• [RECORD EXTRACTS]:
╔══

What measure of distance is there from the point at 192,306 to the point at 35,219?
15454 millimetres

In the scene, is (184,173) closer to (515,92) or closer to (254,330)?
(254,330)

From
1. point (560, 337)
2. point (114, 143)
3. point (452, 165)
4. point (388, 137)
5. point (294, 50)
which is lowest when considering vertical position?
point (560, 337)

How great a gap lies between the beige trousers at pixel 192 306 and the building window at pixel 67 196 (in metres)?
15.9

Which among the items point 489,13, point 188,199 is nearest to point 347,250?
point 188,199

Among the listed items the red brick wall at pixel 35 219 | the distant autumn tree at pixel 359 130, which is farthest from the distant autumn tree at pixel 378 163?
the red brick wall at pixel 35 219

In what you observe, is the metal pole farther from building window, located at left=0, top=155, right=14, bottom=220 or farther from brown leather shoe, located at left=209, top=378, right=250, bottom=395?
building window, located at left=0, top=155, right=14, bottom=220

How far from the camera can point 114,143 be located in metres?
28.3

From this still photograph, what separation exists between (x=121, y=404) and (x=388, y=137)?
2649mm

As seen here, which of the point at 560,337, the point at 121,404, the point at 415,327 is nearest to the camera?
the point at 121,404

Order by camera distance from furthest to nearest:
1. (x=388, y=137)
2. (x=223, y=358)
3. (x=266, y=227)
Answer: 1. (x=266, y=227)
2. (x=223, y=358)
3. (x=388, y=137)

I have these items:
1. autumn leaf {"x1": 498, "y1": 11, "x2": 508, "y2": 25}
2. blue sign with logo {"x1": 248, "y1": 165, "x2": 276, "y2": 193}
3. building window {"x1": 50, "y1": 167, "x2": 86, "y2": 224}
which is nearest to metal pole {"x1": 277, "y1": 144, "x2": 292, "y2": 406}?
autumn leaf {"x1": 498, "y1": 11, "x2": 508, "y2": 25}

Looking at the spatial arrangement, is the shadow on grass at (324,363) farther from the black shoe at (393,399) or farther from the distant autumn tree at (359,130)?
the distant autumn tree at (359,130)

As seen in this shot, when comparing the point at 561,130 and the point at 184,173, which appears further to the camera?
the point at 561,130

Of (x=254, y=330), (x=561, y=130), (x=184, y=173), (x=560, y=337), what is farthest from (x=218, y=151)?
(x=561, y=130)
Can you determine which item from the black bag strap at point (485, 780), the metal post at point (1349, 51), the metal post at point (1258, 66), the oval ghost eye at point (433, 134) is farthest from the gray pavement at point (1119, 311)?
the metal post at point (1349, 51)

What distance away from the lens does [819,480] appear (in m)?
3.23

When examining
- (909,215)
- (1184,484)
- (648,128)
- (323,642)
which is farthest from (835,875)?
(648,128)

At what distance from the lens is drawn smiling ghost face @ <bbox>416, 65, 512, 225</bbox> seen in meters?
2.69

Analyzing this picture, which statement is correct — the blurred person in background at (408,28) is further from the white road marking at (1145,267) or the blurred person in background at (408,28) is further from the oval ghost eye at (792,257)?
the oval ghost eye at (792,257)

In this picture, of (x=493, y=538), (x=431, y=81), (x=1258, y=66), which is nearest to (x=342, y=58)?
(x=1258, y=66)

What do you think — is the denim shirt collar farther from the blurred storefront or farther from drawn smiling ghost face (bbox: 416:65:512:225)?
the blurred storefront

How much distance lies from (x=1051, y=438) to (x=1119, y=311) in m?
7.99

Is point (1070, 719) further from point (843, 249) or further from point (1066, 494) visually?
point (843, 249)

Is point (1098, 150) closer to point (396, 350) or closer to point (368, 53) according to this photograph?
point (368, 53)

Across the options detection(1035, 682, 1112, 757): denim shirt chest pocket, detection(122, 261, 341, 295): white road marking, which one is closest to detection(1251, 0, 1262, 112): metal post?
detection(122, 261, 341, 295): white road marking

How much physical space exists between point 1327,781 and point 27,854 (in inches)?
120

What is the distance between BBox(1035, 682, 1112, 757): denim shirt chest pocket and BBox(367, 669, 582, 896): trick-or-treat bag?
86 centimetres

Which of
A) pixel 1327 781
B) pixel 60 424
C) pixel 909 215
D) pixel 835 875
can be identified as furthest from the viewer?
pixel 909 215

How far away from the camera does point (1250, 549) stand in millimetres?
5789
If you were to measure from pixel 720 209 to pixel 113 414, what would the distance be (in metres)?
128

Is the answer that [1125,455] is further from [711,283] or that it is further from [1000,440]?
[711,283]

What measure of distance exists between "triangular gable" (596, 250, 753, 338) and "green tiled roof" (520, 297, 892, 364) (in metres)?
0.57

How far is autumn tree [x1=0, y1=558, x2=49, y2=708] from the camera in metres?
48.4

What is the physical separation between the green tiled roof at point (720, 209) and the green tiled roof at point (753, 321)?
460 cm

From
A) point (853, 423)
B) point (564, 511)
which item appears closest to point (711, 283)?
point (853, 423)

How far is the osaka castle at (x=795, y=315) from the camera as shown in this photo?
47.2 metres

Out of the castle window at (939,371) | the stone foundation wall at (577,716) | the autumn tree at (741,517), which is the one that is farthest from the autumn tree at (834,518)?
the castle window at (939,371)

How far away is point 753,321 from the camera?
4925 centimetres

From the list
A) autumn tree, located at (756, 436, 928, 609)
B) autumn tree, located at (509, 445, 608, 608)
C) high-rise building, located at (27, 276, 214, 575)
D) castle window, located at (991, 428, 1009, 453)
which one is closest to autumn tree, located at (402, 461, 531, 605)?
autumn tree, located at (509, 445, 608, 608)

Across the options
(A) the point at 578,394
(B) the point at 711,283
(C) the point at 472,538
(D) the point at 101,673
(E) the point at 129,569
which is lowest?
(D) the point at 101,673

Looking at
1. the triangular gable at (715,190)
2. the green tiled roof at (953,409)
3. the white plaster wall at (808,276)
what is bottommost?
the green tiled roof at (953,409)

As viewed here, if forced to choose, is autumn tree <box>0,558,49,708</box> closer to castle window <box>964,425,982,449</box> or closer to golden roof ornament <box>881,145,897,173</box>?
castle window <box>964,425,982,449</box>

╚══

• [WHAT TO DO]:
Copy out all of the lines above, character for character.

• [ANSWER IN FULL]:
What measure of distance is there from the point at 192,306 to the point at 35,219?
15454 millimetres

In the scene, is (184,173) closer to (515,92) or closer to (254,330)?
(254,330)

From
1. point (560, 337)
2. point (114, 143)
3. point (452, 165)
4. point (388, 137)
5. point (294, 50)
which is lowest when considering vertical position?
point (560, 337)

How great a gap lies between the beige trousers at pixel 192 306 and the building window at pixel 67 196 (in metres)?
15.9

Which among the items point 489,13, point 188,199 is nearest to point 347,250?
point 188,199

Among the listed items the red brick wall at pixel 35 219 | the distant autumn tree at pixel 359 130, which is farthest from the distant autumn tree at pixel 378 163?
the red brick wall at pixel 35 219

In what you observe, is the metal pole farther from building window, located at left=0, top=155, right=14, bottom=220 or farther from brown leather shoe, located at left=209, top=378, right=250, bottom=395?
building window, located at left=0, top=155, right=14, bottom=220

How far from the camera can point 114,143 be located in metres?
28.3

From this still photograph, what separation exists between (x=121, y=404) and (x=388, y=137)?
2649mm

As seen here, which of the point at 560,337, the point at 121,404, the point at 415,327 is nearest to the camera?
the point at 121,404

Order by camera distance from furthest to nearest:
1. (x=388, y=137)
2. (x=223, y=358)
3. (x=266, y=227)
Answer: 1. (x=266, y=227)
2. (x=223, y=358)
3. (x=388, y=137)

I have these items:
1. autumn leaf {"x1": 498, "y1": 11, "x2": 508, "y2": 25}
2. blue sign with logo {"x1": 248, "y1": 165, "x2": 276, "y2": 193}
3. building window {"x1": 50, "y1": 167, "x2": 86, "y2": 224}
which is nearest to metal pole {"x1": 277, "y1": 144, "x2": 292, "y2": 406}?
autumn leaf {"x1": 498, "y1": 11, "x2": 508, "y2": 25}

Looking at the spatial arrangement, is the shadow on grass at (324,363) farther from the black shoe at (393,399) or farther from the distant autumn tree at (359,130)?
the distant autumn tree at (359,130)

As seen in this shot, when comparing the point at 561,130 and the point at 184,173, which appears further to the camera?
the point at 561,130

Of (x=254, y=330), (x=561, y=130), (x=184, y=173), (x=560, y=337), what is farthest from (x=218, y=151)?
(x=561, y=130)
Can you determine which item from the black bag strap at point (485, 780), the metal post at point (1349, 51), the metal post at point (1258, 66), the oval ghost eye at point (433, 134) is farthest from the gray pavement at point (1119, 311)?
the metal post at point (1349, 51)

What distance away from the lens does [819,480] appear (in m)?
3.23

When examining
- (909,215)
- (1184,484)
- (648,128)
- (323,642)
which is farthest from (835,875)?
(648,128)

At what distance from the lens is drawn smiling ghost face @ <bbox>416, 65, 512, 225</bbox> seen in meters?
2.69

Analyzing this picture, which statement is correct — the blurred person in background at (408,28) is further from the white road marking at (1145,267) or the blurred person in background at (408,28) is further from the oval ghost eye at (792,257)?
the oval ghost eye at (792,257)

In this picture, of (x=493, y=538), (x=431, y=81), (x=1258, y=66), which is nearest to (x=342, y=58)?
(x=1258, y=66)

What do you think — is the denim shirt collar farther from the blurred storefront or farther from drawn smiling ghost face (bbox: 416:65:512:225)?
the blurred storefront

How much distance lies from (x=1051, y=438) to (x=1119, y=311) in m?
7.99

Is point (1070, 719) further from point (843, 249) or further from point (1066, 494) visually?
point (843, 249)

Is point (1098, 150) closer to point (396, 350) or closer to point (368, 53) according to this photograph?
point (368, 53)

Across the options detection(1035, 682, 1112, 757): denim shirt chest pocket, detection(122, 261, 341, 295): white road marking, which one is closest to detection(1251, 0, 1262, 112): metal post?
detection(122, 261, 341, 295): white road marking

How much physical space exists between point 1327,781 and point 27,854 (in inches)?
120

What is the distance between BBox(1035, 682, 1112, 757): denim shirt chest pocket and BBox(367, 669, 582, 896): trick-or-treat bag?
86 centimetres

Which of
A) pixel 1327 781
B) pixel 60 424
C) pixel 909 215
D) pixel 835 875
can be identified as furthest from the viewer?
pixel 909 215

How far away from the camera does point (1250, 549) stand in millimetres?
5789
If you were to measure from pixel 720 209 to pixel 113 414, what would the distance be (in metres)?
128

Is the answer that [1125,455] is further from [711,283] or that it is further from [1000,440]?
[711,283]

What measure of distance exists between "triangular gable" (596, 250, 753, 338) and "green tiled roof" (520, 297, 892, 364) (in metres)?
0.57

How far is autumn tree [x1=0, y1=558, x2=49, y2=708] from the camera in metres?
48.4

What is the physical separation between the green tiled roof at point (720, 209) and the green tiled roof at point (753, 321)?
460 cm

From
A) point (853, 423)
B) point (564, 511)
which item appears closest to point (711, 283)?
point (853, 423)

How far is the osaka castle at (x=795, y=315) from the camera as shown in this photo?
47.2 metres

Out of the castle window at (939,371) | the stone foundation wall at (577,716) | the autumn tree at (741,517), which is the one that is farthest from the autumn tree at (834,518)?
the castle window at (939,371)

How far away is point 753,321 from the camera?
4925 centimetres

From the list
A) autumn tree, located at (756, 436, 928, 609)
B) autumn tree, located at (509, 445, 608, 608)
C) high-rise building, located at (27, 276, 214, 575)
D) castle window, located at (991, 428, 1009, 453)
which one is closest to autumn tree, located at (402, 461, 531, 605)?
autumn tree, located at (509, 445, 608, 608)

Across the options
(A) the point at 578,394
(B) the point at 711,283
(C) the point at 472,538
(D) the point at 101,673
(E) the point at 129,569
which is lowest?
(D) the point at 101,673

Looking at
1. the triangular gable at (715,190)
2. the green tiled roof at (953,409)
3. the white plaster wall at (808,276)
what is bottommost?
the green tiled roof at (953,409)

As viewed here, if forced to choose, is autumn tree <box>0,558,49,708</box> closer to castle window <box>964,425,982,449</box> or closer to golden roof ornament <box>881,145,897,173</box>?
castle window <box>964,425,982,449</box>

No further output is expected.